Jan. 16, 2016: Paris to Marseille
This morning, we repack our compartmentalized coats for the first time, and discover that it’s a lengthier process than we anticipated. Not to worry, we’re going to have plenty of practice, so our speed is bound to improve. Then we say goodbye to our fabulous hosts and head out for our last stroll through the charming little city of Meudon.
We stop in a post office hoping to mail the gift we bought for our son. But the post office is very crowded and the layout is very confusing, and the people working there don’t seem to speak English any better than we speak French.

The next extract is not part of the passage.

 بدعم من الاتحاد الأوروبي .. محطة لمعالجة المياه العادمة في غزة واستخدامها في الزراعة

But a customer overhears us and says “I speak English. What do you need?” (When we compliment him on how excellent is English is, he explains, “I worked 45 years for an American company.”) He explains that, as we feared, it’s the really long line in front that we have to wait in to mail something. So we thank him and go our way, waiting to mail another day.

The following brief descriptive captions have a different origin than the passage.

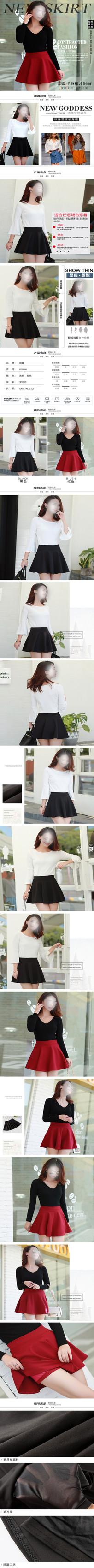 天猫淘宝女装半身裙详情页设计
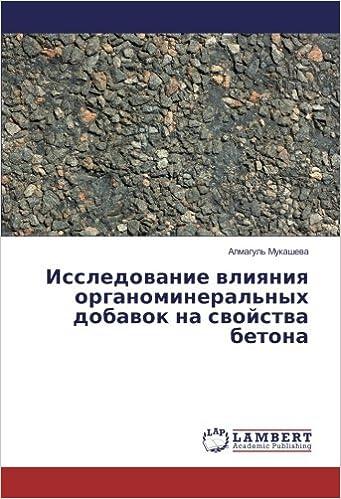русские бетоны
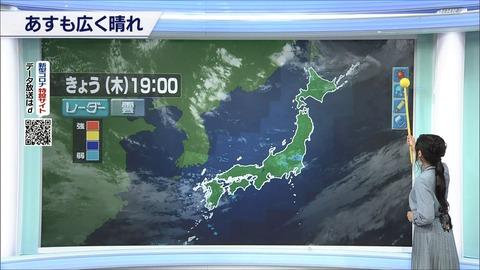 hirano20052802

We can’t resist dropping into the Meudon library, since as professional children’s entertainers, we spend a lot of time performing in libraries all across the U.S. As it happens, the library today is having a story time; just as often happens back home, a children’s librarian is reading out of a book to an assemblage of toddlers and their parents.
Looking somewhat like interplanetary soliders, we ease our way into the room and hope we’re not too conspicuous. That hope quickly vanishes as the librarian comes over to us and gently reprimands us, apparently about where we were about to sit, and insists instead (as we are able to piece together) that we sit on some cushions nearby. We do, she seems satisfied, and then she begins her reading.
She reads expressively and effectively, and following along with the pictures in the book, we can kind of sort of almost make out what the story is all about. After one book, however, we decide we must make an exit, which hopefully will be more subtle than our entrance. Trouble is, once we get out on the street, I realize that I’ve left my Samsung tablet behind. Great. Two weird foreigners entering a room full of kids and leaving behind a suspicious electronic object.
Fortunately, nobody seems to have noticed it before I’ve sheepishly reentered the room, retrieved it, and left again. [This won’t be the last attempt I’ve made to leave the pad behind me. After several such attempts I will succeed a few months later, back in the states, leaving it behind me for good at a Home Depot in Reno. Fortunately, all of my photos on it from Europe will have been backed up online by then.]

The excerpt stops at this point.